Begin Raw records

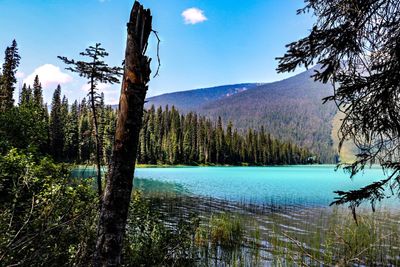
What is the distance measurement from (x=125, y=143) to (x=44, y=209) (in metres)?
2.37

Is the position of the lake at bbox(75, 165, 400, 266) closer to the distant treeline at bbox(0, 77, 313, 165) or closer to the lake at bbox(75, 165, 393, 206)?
the lake at bbox(75, 165, 393, 206)

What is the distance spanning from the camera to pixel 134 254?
7.16m

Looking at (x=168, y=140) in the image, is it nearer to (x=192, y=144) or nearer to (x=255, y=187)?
(x=192, y=144)

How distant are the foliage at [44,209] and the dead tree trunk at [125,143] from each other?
4.03 ft

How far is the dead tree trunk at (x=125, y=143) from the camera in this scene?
2973 mm

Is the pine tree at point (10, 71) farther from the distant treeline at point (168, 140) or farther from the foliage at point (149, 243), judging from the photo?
the foliage at point (149, 243)

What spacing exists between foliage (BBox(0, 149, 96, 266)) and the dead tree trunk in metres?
1.23

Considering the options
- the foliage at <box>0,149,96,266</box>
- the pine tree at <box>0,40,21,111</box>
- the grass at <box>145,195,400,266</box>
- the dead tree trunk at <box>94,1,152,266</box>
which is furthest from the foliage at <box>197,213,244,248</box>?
the pine tree at <box>0,40,21,111</box>

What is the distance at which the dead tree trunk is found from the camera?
2.97 m

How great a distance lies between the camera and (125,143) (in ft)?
10.5

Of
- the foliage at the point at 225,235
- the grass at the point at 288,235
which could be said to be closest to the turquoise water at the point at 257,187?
the grass at the point at 288,235

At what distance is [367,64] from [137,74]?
421 centimetres

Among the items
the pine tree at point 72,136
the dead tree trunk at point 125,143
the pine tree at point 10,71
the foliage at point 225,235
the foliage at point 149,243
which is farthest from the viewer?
the pine tree at point 72,136

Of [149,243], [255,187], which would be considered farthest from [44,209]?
[255,187]
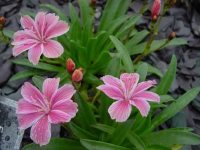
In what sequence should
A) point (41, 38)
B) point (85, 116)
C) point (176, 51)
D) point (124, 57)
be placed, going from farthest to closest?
point (176, 51), point (124, 57), point (85, 116), point (41, 38)

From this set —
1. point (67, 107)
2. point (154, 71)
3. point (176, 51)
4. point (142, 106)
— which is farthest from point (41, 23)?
point (176, 51)

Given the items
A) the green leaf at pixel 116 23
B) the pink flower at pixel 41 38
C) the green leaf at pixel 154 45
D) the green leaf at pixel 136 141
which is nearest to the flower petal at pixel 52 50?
the pink flower at pixel 41 38

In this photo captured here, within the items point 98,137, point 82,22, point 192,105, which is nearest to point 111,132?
point 98,137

End Raw records

> Aim
Write out the records again word for word, covering the stretch from the line containing "At what distance is [367,64] from [137,74]?" through the end of the records. Leave the pictures out.

> In response
At what distance is [367,64] from [137,74]?
421 centimetres

Among the items
the pine tree at point 72,136
the dead tree trunk at point 125,143
the pine tree at point 10,71
the foliage at point 225,235
the foliage at point 149,243
which is farthest from the viewer?
the pine tree at point 72,136

Of [149,243], [255,187], which would be considered farthest from [44,209]?
[255,187]
In what sequence should
A) point (41, 38)
B) point (85, 116)
C) point (176, 51)
D) point (124, 57)
be placed, going from farthest to closest?
point (176, 51), point (124, 57), point (85, 116), point (41, 38)

From this set —
1. point (67, 107)
2. point (154, 71)
3. point (176, 51)
4. point (142, 106)
— which is farthest from point (41, 23)?
point (176, 51)

Given the items
A) the green leaf at pixel 116 23
B) the pink flower at pixel 41 38
C) the green leaf at pixel 154 45
D) the green leaf at pixel 136 141
which is nearest to the flower petal at pixel 52 50?
the pink flower at pixel 41 38

In this photo captured here, within the items point 98,137, point 82,22, point 192,105, which is nearest to point 111,132?
point 98,137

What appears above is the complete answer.